Sliding Window and Summarization Chains

The simplest context management strategy is a sliding window: keep the N most recent turns in context and discard older ones. This is the default in most off-the-shelf chat interfaces and works adequately for short-horizon tasks. For agents with session continuity requirements, it fails as soon as the conversation exceeds N turns.

Summarization chains address this by compressing older turns into a rolling summary that is prepended to the context window. The implementation in practice is a two-buffer model: a raw message buffer holding the last K turns, and a summary buffer holding a compressed representation of everything before that. When the raw buffer overflows, an LLM summarization call compresses the oldest turns into the summary buffer.

"Observational memory" (described in VentureBeat coverage, 2025) extends this pattern with a dated-observation format: instead of free-text summaries, an Observer agent produces structured timestamped notes ([2025-11-14] User prefers Python over TypeScript for backend scripts). These observations are compressed enough to hold thousands in a single context window while being precise enough to reference in reasoning. The claimed cost reduction is 10x compared to full-context methods.

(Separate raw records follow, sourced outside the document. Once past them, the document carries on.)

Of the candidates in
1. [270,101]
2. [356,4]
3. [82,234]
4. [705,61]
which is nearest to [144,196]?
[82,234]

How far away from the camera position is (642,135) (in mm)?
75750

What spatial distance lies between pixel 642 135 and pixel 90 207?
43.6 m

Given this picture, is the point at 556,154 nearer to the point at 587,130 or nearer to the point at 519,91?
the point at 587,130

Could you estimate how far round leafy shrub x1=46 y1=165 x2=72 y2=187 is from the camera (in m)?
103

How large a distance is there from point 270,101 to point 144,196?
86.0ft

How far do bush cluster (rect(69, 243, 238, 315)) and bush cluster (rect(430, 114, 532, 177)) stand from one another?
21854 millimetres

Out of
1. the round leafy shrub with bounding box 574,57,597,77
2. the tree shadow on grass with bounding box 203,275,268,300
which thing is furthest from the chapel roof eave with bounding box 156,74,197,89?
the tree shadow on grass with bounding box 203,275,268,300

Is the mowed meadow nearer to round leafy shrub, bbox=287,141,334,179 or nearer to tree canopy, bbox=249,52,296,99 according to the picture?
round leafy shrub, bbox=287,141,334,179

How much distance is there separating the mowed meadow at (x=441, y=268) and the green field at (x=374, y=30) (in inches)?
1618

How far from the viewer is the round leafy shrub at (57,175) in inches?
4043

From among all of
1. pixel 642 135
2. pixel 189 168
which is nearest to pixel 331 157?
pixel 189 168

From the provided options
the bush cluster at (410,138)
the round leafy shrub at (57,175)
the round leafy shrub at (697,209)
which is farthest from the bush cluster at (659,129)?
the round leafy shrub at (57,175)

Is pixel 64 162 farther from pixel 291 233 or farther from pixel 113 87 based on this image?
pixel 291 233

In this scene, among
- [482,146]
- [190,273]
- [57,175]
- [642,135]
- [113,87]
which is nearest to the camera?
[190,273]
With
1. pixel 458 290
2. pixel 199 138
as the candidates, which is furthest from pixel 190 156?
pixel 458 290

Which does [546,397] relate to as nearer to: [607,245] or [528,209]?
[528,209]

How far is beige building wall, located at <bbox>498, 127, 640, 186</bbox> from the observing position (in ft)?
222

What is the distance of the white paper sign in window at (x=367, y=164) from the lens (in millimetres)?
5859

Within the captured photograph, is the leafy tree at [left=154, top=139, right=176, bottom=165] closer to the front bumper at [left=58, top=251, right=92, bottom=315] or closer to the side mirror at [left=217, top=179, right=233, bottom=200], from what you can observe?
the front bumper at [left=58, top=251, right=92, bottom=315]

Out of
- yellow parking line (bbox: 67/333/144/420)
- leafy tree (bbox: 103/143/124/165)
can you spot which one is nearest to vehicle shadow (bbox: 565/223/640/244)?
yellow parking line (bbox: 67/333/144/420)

Hierarchical Memory Architecture

The production consensus in 2025-2026 is a three-tier hierarchy:

In-context working memory — the current session's raw message buffer, tool calls, and active state. Ephemeral. Cleared on session end.
Session-scoped compressed memory — summarized or extracted facts from the current session, readable on demand.
Long-term persistent store — cross-session knowledge, user preferences, learned workflows, persisted in vector+graph storage.

Letta's architecture is the clearest implementation of this hierarchy. Core memory (always in-context, 2-4KB by default) holds the agent's current understanding of the user and the active task — equivalent to RAM. Archival memory is an external vector store with no size limit, searchable via embedding similarity. Recall memory is a conversation history log pageable in chunks. The LLM itself controls all three tiers via function calls: core_memory_replace, archival_memory_search, archival_memory_insert. This LLM-managed paging metaphor, inspired by OS virtual memory, is Letta's core innovation.

Selective Retrieval and RAG for Memory

Retrieval-Augmented Generation applied to agent memory means treating the external memory store as a knowledge base and fetching relevant memories before each LLM call. The retrieval query is typically the user's last message, the current task description, or a synthesized query derived from the conversation context.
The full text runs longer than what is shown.